After years of performing as a solo act, Christopher Smith has made a change. He hasn’t found new bandmates or drastically altered his sound, but he has officially formed Dralms, which will release its new album Crushed Pleats early in the 2015.
The project evolved out of Smith’s solo work, and features the same musicians he’s been playing with for years: Shaunn Watt, Peter Carruthers and Will Kendrick.
According to Smith, Dralms isn’t really a dramatic artistic divergence; it’s more like “giving up the reigns” and embracing a more collaborative creative process.
Smith said Watt, Carruthers and Kendrick have for years been a big influence on his solo work, steering it closer and closer to the sound on Crushed Pleats.
“So it kind of just naturally evolved to the sound that it is now, and at a certain point we decided just to commit to that process and that aesthetic and that sound,” he said.
Smith speaks quietly. He often pauses for stretches between words, and it sometimes takes him a while to sum up a complete thought.
In many ways he gives the exact impression one might conjure up as the creative drive behind a record like Crushed Pleats. But once he gets on a roll, his insight into the creative process is fascinating.

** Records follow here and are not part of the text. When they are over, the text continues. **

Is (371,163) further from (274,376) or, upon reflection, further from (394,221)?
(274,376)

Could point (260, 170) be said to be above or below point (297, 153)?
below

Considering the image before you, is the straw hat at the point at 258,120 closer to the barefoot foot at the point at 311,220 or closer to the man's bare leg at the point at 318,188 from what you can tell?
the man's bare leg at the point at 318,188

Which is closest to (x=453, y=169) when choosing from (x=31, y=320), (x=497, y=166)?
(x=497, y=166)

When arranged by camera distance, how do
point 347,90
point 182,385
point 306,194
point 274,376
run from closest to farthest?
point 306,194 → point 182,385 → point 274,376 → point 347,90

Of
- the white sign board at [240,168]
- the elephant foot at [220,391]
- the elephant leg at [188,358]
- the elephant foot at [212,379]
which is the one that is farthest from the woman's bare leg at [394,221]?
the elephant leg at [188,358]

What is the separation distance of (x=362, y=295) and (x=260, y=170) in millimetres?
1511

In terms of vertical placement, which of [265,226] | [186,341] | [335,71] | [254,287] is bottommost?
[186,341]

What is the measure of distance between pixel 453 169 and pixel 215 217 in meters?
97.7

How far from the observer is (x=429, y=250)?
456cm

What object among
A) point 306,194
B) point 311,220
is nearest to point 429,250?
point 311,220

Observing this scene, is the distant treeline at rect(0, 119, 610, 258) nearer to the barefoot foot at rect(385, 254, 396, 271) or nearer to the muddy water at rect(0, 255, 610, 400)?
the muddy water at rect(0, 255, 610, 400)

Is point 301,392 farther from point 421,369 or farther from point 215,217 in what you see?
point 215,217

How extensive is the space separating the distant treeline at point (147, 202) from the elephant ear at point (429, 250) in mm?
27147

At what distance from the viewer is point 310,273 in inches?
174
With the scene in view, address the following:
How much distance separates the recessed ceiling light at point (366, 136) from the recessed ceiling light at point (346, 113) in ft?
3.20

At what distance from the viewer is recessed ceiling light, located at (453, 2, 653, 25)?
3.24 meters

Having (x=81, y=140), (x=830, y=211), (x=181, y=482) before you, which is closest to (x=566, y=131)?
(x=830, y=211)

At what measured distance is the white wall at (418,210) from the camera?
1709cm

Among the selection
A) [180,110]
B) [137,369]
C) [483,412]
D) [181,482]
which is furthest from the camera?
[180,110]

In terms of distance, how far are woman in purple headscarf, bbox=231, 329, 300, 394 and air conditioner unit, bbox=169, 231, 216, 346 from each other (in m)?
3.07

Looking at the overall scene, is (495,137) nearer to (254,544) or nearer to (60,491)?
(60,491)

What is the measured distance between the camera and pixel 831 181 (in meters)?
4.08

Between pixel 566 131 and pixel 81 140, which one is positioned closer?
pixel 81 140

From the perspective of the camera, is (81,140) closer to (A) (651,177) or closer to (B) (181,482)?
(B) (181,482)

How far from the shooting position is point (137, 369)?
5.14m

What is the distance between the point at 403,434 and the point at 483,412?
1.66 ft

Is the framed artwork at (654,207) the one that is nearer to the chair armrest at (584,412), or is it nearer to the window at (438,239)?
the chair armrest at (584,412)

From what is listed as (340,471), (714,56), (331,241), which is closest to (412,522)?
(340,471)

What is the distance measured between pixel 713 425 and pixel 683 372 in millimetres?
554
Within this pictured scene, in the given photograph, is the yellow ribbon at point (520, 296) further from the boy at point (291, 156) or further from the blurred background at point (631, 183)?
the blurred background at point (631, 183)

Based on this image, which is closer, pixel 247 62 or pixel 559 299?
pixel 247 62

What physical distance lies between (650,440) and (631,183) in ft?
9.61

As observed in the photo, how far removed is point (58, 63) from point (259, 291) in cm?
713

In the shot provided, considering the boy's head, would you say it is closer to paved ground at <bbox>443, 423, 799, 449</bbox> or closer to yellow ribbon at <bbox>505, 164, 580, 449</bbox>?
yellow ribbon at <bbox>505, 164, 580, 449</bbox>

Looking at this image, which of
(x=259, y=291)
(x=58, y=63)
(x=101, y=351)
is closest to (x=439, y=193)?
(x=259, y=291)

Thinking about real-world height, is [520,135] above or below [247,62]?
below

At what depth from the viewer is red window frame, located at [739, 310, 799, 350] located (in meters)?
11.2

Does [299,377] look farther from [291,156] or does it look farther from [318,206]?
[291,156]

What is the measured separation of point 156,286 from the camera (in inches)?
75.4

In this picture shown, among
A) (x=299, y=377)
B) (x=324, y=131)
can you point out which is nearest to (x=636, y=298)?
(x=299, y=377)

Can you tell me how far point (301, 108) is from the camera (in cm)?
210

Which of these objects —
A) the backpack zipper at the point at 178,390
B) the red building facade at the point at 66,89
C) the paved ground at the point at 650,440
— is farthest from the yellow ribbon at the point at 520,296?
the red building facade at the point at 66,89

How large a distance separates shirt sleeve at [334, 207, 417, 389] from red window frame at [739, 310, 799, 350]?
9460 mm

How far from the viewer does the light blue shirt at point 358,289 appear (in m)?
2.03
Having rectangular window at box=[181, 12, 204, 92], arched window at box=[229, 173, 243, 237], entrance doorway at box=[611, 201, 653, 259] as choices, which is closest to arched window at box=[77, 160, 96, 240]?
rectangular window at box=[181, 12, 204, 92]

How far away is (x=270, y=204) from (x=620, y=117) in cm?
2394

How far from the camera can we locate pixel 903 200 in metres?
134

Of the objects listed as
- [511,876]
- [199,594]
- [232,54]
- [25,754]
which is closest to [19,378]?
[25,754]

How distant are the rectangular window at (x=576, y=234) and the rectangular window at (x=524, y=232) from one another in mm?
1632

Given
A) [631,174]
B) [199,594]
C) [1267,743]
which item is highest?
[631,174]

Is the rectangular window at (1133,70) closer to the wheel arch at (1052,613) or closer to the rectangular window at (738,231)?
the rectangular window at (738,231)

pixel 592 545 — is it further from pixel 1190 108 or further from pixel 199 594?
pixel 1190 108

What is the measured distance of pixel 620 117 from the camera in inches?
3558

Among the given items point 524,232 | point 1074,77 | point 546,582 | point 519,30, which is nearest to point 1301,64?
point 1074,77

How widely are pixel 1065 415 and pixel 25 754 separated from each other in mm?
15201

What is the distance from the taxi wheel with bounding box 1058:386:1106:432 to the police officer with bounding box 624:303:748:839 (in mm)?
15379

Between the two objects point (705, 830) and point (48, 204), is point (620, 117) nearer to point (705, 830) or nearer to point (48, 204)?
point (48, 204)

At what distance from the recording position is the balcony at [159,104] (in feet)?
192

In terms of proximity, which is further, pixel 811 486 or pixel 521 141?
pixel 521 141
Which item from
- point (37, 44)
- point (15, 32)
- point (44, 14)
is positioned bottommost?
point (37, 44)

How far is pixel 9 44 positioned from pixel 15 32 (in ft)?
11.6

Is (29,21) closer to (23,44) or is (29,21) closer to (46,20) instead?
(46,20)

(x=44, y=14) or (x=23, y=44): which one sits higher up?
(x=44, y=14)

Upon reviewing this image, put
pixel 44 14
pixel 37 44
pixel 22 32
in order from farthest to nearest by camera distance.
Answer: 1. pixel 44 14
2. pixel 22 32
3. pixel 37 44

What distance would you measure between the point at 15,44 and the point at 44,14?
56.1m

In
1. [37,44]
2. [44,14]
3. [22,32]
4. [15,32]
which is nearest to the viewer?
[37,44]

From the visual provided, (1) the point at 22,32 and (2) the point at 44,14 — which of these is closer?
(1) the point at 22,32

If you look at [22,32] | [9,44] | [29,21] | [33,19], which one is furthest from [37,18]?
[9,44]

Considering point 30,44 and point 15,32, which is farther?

It starts with the name of the band. Dralms isn’t an obscure figure from mythology or an obtuse, high concept idea—Dralms is all about the mood and environment the word creates.
Like the music the band produces, Dralms is a name dripping with a specific feeling and atmosphere, and that’s a deliberate choice on Smith’s part.
He said that when he was trying to decide on a name for the project he took a deep dive into absurdity, before finally coming up for air and choosing something a little simpler.
“Dralms was an aesthetic choice, it was surface, right? And that’s what I liked,” he explained.
“It’s not about saying something or making a point. I just felt that in some way that that word looked and sounded and felt kind of like the music did, if that’s possible. And I think that’s enough.”
As an artist, Smith isn’t into driving home meaning: his music is a landscape of sound that mixes dark moods with intelligent lyrics.
He’s not afraid to tackle heavy subjects, but he likes to tuck them away in love song metaphors. He explained that it’s easier to discuss them that way.
“I sing about all kinds of stuff on this upcoming album. But I’m writing about other things at the same time: [I’m] writing about love, but really writing songs about other things.
“I also really like playing with juxtaposition and contrast in songs, and having sort of dark sounds mixed with light, loving romantic lyrics.”
That process creates a unique sound, one that Jasperites will be able to experience when Dralms plays the Jasper Legion.